_WHAT IS ASKED_: Each entry below is to be extracted exactly.

_Spatial relation data_:
┌──

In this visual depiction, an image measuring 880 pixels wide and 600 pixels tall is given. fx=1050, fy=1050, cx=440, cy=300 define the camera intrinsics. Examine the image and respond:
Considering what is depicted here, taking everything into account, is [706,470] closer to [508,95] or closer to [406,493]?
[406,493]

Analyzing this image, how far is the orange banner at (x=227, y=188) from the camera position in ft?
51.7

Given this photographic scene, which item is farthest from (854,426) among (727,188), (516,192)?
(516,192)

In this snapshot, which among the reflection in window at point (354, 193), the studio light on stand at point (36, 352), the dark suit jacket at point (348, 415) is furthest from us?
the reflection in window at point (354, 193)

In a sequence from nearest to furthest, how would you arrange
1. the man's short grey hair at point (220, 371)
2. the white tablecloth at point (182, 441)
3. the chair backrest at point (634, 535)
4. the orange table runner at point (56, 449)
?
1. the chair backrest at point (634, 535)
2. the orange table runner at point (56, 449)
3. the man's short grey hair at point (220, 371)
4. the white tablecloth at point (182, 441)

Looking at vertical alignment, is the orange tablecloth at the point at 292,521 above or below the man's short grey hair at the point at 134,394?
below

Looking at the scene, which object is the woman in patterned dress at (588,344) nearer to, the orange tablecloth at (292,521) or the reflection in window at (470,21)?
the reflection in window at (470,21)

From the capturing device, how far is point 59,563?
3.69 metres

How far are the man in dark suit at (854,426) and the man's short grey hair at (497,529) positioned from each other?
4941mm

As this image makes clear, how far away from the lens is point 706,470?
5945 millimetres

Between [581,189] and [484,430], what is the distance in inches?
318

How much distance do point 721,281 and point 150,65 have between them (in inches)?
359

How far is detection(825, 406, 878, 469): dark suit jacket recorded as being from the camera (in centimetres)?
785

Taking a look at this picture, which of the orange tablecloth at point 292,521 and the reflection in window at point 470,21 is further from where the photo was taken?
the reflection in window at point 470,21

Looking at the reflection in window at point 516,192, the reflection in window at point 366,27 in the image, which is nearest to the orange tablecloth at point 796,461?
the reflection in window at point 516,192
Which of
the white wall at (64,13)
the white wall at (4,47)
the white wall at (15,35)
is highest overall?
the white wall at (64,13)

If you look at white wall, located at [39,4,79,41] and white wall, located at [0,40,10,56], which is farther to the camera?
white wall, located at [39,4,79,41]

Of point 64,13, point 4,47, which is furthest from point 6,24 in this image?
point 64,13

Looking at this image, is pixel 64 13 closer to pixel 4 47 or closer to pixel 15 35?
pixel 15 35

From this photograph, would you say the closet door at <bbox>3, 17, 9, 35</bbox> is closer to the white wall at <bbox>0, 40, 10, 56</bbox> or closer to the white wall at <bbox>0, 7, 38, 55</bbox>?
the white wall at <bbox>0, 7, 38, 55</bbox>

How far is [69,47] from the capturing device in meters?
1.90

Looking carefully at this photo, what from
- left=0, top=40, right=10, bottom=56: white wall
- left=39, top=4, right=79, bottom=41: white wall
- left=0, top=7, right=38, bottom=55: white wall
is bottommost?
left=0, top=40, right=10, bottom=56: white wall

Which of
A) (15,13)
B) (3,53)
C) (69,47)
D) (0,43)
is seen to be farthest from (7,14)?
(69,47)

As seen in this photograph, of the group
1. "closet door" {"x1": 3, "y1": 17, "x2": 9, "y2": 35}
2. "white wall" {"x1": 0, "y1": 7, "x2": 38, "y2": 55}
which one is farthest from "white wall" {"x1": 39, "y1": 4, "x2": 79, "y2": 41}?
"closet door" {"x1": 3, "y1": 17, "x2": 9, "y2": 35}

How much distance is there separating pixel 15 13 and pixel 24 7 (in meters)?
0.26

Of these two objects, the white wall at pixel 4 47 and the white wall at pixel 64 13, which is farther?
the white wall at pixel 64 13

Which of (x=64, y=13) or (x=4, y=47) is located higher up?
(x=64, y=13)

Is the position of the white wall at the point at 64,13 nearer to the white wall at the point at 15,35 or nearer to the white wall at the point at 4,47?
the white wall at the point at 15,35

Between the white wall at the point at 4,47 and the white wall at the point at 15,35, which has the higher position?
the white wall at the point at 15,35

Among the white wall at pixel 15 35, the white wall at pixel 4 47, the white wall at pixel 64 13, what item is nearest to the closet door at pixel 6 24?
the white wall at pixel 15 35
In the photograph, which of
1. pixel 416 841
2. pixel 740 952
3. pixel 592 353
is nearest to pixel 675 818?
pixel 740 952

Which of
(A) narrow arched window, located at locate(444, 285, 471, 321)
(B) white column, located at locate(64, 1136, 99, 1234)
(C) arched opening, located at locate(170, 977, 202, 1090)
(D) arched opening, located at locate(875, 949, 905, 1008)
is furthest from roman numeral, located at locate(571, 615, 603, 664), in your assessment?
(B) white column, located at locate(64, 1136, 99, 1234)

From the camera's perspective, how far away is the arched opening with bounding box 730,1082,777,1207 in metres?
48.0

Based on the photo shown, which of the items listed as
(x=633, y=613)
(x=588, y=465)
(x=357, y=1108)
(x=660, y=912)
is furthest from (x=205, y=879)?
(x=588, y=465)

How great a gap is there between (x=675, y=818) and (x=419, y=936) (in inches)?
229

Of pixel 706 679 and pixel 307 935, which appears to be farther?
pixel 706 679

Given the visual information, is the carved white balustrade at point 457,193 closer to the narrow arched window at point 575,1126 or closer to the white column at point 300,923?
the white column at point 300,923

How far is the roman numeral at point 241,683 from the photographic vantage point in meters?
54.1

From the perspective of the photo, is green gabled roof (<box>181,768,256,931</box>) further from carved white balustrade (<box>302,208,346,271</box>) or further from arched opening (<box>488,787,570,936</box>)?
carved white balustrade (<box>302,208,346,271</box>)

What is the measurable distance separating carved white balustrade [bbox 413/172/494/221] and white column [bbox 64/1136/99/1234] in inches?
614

└──

_TASK ANSWER_:
In this visual depiction, an image measuring 880 pixels wide and 600 pixels tall is given. fx=1050, fy=1050, cx=440, cy=300 define the camera intrinsics. Examine the image and respond:
Considering what is depicted here, taking everything into account, is [706,470] closer to [508,95] or closer to [406,493]?
[406,493]

Analyzing this image, how far is the orange banner at (x=227, y=188) from the camera position in ft?
51.7

Given this photographic scene, which item is farthest from (854,426) among (727,188), (516,192)?
(516,192)

In this snapshot, which among the reflection in window at point (354, 193), the studio light on stand at point (36, 352), the dark suit jacket at point (348, 415) is furthest from us?
the reflection in window at point (354, 193)

In a sequence from nearest to furthest, how would you arrange
1. the man's short grey hair at point (220, 371)
2. the white tablecloth at point (182, 441)
3. the chair backrest at point (634, 535)
4. the orange table runner at point (56, 449)
?
1. the chair backrest at point (634, 535)
2. the orange table runner at point (56, 449)
3. the man's short grey hair at point (220, 371)
4. the white tablecloth at point (182, 441)

Looking at vertical alignment, is the orange tablecloth at the point at 292,521 above or below the man's short grey hair at the point at 134,394?
below

Looking at the scene, which object is the woman in patterned dress at (588,344) nearer to, the orange tablecloth at (292,521) or the reflection in window at (470,21)?
the reflection in window at (470,21)

From the capturing device, how far is point 59,563?
3.69 metres

How far are the man in dark suit at (854,426) and the man's short grey hair at (497,529) positioned from each other?
4941mm

As this image makes clear, how far away from the lens is point 706,470?
5945 millimetres

Between [581,189] and [484,430], what is the distance in inches?
318

How much distance do point 721,281 and point 150,65 have between them (in inches)?
359

How far is detection(825, 406, 878, 469): dark suit jacket recorded as being from the camera (in centimetres)?
785

Taking a look at this picture, which of the orange tablecloth at point 292,521 and the reflection in window at point 470,21 is further from where the photo was taken?
the reflection in window at point 470,21

Looking at the reflection in window at point 516,192, the reflection in window at point 366,27 in the image, which is nearest to the orange tablecloth at point 796,461?
the reflection in window at point 516,192
Which of
the white wall at (64,13)
the white wall at (4,47)
the white wall at (15,35)
is highest overall?
the white wall at (64,13)

If you look at white wall, located at [39,4,79,41] and white wall, located at [0,40,10,56], which is farther to the camera?
white wall, located at [39,4,79,41]

Of point 64,13, point 4,47, which is furthest from point 6,24 in this image?
point 64,13

Looking at this image, is pixel 64 13 closer to pixel 4 47 or closer to pixel 15 35?
pixel 15 35

From this photograph, would you say the closet door at <bbox>3, 17, 9, 35</bbox> is closer to the white wall at <bbox>0, 40, 10, 56</bbox> or closer to the white wall at <bbox>0, 7, 38, 55</bbox>?
the white wall at <bbox>0, 7, 38, 55</bbox>

How far is [69,47] from the capturing device in meters?
1.90

Looking carefully at this photo, what from
- left=0, top=40, right=10, bottom=56: white wall
- left=39, top=4, right=79, bottom=41: white wall
- left=0, top=7, right=38, bottom=55: white wall
is bottommost?
left=0, top=40, right=10, bottom=56: white wall

Which of
A) (15,13)
B) (3,53)
C) (69,47)
D) (0,43)
is seen to be farthest from (7,14)?
(69,47)

As seen in this photograph, of the group
1. "closet door" {"x1": 3, "y1": 17, "x2": 9, "y2": 35}
2. "white wall" {"x1": 0, "y1": 7, "x2": 38, "y2": 55}
which one is farthest from "white wall" {"x1": 39, "y1": 4, "x2": 79, "y2": 41}?
"closet door" {"x1": 3, "y1": 17, "x2": 9, "y2": 35}

How much distance is there separating pixel 15 13 and pixel 24 7 (in meters)?
0.26

Of these two objects, the white wall at pixel 4 47 and the white wall at pixel 64 13, which is farther?
the white wall at pixel 64 13

Which of (x=64, y=13) or (x=4, y=47) is located higher up?
(x=64, y=13)

Is the position of the white wall at the point at 64,13 nearer to the white wall at the point at 15,35 or nearer to the white wall at the point at 4,47?
the white wall at the point at 15,35

Between the white wall at the point at 4,47 and the white wall at the point at 15,35, which has the higher position?
the white wall at the point at 15,35

Among the white wall at pixel 15 35, the white wall at pixel 4 47, the white wall at pixel 64 13, what item is nearest to the closet door at pixel 6 24?
the white wall at pixel 15 35
In the photograph, which of
1. pixel 416 841
2. pixel 740 952
3. pixel 592 353
is nearest to pixel 675 818?
pixel 740 952

Which of
(A) narrow arched window, located at locate(444, 285, 471, 321)
(B) white column, located at locate(64, 1136, 99, 1234)
(C) arched opening, located at locate(170, 977, 202, 1090)
(D) arched opening, located at locate(875, 949, 905, 1008)
is furthest from roman numeral, located at locate(571, 615, 603, 664), in your assessment?
(B) white column, located at locate(64, 1136, 99, 1234)

From the camera's perspective, how far away is the arched opening with bounding box 730,1082,777,1207 in metres?
48.0

Based on the photo shown, which of the items listed as
(x=633, y=613)
(x=588, y=465)
(x=357, y=1108)
(x=660, y=912)
is furthest from (x=205, y=879)?
(x=588, y=465)

How great a gap is there between (x=675, y=818) and (x=419, y=936) (in inches)?
229

Of pixel 706 679 and pixel 307 935, which appears to be farther?
pixel 706 679

Given the visual information, is the carved white balustrade at point 457,193 closer to the narrow arched window at point 575,1126 or closer to the white column at point 300,923?
the white column at point 300,923

How far is the roman numeral at point 241,683 from the photographic vantage point in meters?
54.1

From the perspective of the photo, is green gabled roof (<box>181,768,256,931</box>) further from carved white balustrade (<box>302,208,346,271</box>) or further from arched opening (<box>488,787,570,936</box>)?
carved white balustrade (<box>302,208,346,271</box>)

What is the measurable distance separating carved white balustrade [bbox 413/172/494/221] and white column [bbox 64/1136/99/1234] in inches?
614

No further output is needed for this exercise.